===== Given records

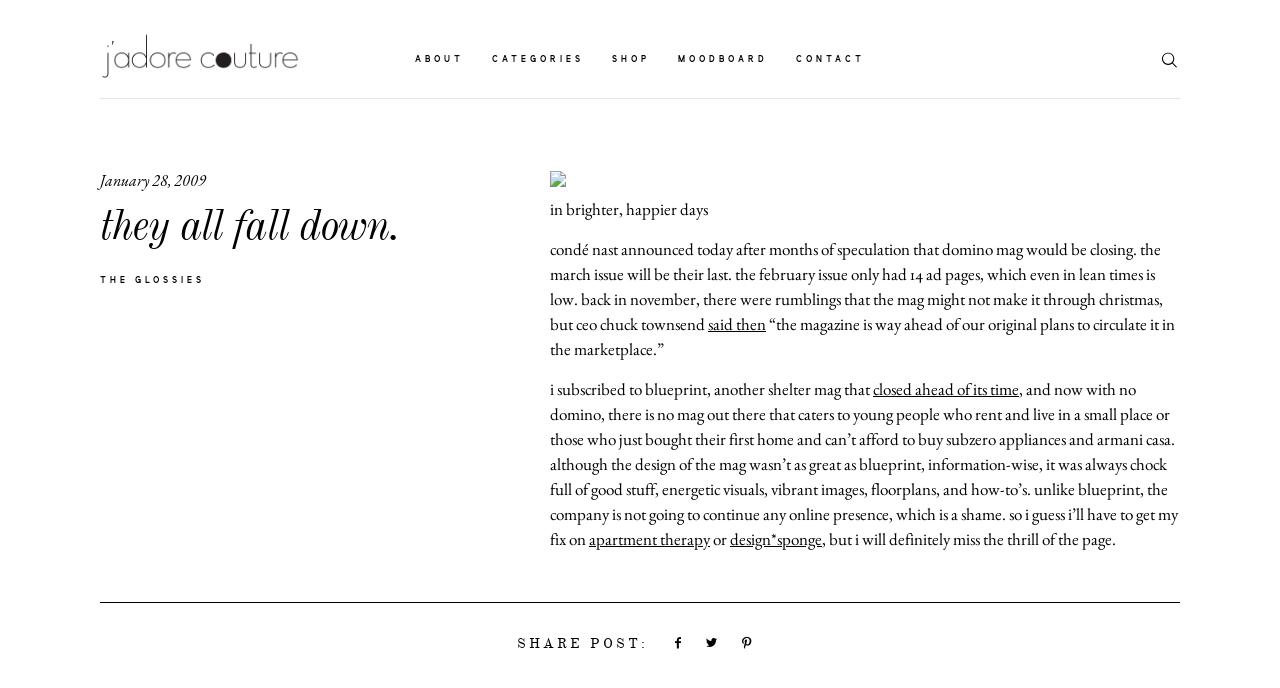

--- FILE ---
content_type: text/plain
request_url: https://www.google-analytics.com/j/collect?v=1&_v=j102&a=426248987&t=pageview&_s=1&dl=https%3A%2F%2Fwww.thejadorecouture.com%2Fthe-glossies%2Fthey-all-fall-down%2F&ul=en-us%40posix&dt=they%20all%20fall%20down.%20-%20j%27adore%20couture.&sr=1280x720&vp=1280x720&_u=IADAAEABAAAAACAAI~&jid=1536973909&gjid=1809857873&cid=482109222.1769008558&tid=UA-3316449-2&_gid=1611699450.1769008560&_r=1&_slc=1&z=664449781
body_size: -453
content:
2,cG-XKTDSESN2Q

--- FILE ---
content_type: text/plain
request_url: https://www.google-analytics.com/j/collect?v=1&_v=j102&a=426248987&t=pageview&_s=1&dl=https%3A%2F%2Fwww.thejadorecouture.com%2Fthe-glossies%2Fthey-all-fall-down%2F&ul=en-us%40posix&dt=they%20all%20fall%20down.%20-%20j%27adore%20couture.%7C%23%7C&sr=1280x720&vp=1280x720&_u=QCCAgEABCAAAACACI~&jid=2068814527&gjid=743356935&cid=482109222.1769008558&tid=UA-100238554-43&_gid=1611699450.1769008560&_slc=1&z=1806873182
body_size: -840
content:
2,cG-XSKLWRHQGN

==========

▶ [What the exercise asks]: Type out the data above once more, exactly, with no images included.

▶ [Exercise response]:
--- FILE ---
content_type: text/plain
request_url: https://www.google-analytics.com/j/collect?v=1&_v=j102&a=426248987&t=pageview&_s=1&dl=https%3A%2F%2Fwww.thejadorecouture.com%2Fthe-glossies%2Fthey-all-fall-down%2F&ul=en-us%40posix&dt=they%20all%20fall%20down.%20-%20j%27adore%20couture.&sr=1280x720&vp=1280x720&_u=IADAAEABAAAAACAAI~&jid=1536973909&gjid=1809857873&cid=482109222.1769008558&tid=UA-3316449-2&_gid=1611699450.1769008560&_r=1&_slc=1&z=664449781
body_size: -453
content:
2,cG-XKTDSESN2Q

--- FILE ---
content_type: text/plain
request_url: https://www.google-analytics.com/j/collect?v=1&_v=j102&a=426248987&t=pageview&_s=1&dl=https%3A%2F%2Fwww.thejadorecouture.com%2Fthe-glossies%2Fthey-all-fall-down%2F&ul=en-us%40posix&dt=they%20all%20fall%20down.%20-%20j%27adore%20couture.%7C%23%7C&sr=1280x720&vp=1280x720&_u=QCCAgEABCAAAACACI~&jid=2068814527&gjid=743356935&cid=482109222.1769008558&tid=UA-100238554-43&_gid=1611699450.1769008560&_slc=1&z=1806873182
body_size: -840
content:
2,cG-XSKLWRHQGN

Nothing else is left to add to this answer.